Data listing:
────────

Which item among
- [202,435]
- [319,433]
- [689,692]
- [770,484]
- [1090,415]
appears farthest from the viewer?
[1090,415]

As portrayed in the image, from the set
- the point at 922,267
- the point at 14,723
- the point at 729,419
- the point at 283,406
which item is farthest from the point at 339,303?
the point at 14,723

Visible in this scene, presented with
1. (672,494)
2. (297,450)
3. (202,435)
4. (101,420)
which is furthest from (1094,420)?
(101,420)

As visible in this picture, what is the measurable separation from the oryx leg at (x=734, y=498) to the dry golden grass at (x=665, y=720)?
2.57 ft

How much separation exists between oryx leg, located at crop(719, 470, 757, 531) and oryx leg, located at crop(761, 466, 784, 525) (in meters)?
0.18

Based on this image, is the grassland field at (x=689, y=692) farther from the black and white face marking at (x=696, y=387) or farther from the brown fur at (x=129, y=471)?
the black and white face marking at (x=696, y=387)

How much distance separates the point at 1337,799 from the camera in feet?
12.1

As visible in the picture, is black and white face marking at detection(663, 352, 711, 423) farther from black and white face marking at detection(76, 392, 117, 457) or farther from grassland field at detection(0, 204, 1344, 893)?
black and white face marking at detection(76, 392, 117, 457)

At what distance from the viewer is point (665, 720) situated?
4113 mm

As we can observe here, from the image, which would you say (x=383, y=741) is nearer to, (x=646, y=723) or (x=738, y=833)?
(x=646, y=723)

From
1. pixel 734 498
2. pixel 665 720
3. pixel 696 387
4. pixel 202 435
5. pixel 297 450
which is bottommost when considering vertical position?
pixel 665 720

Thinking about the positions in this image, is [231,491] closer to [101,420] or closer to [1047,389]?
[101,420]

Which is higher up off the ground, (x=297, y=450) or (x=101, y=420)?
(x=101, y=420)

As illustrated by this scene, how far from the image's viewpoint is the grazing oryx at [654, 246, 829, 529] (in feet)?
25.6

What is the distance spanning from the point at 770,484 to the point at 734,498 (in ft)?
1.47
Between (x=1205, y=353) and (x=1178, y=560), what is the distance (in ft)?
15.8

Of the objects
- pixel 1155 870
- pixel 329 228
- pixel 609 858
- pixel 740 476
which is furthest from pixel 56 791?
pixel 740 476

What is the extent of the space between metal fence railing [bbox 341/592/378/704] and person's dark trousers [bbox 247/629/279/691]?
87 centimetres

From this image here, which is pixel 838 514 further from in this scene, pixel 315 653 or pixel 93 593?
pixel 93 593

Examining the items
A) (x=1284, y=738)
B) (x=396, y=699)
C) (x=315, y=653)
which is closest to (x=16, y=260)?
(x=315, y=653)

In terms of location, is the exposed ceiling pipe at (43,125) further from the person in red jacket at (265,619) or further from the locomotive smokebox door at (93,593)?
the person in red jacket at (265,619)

────────

#### THE TASK
Filter the data above and copy every line that contains the string "distance". Treat the match as case-sensitive.

#### SOLUTION TO THE EXERCISE
How much distance separates the point at 1337,799 from the camera in feet?
At what distance from the viewer is point (665, 720) situated?
What is the distance spanning from the point at 770,484 to the point at 734,498 (in ft)?
Between (x=1205, y=353) and (x=1178, y=560), what is the distance (in ft)?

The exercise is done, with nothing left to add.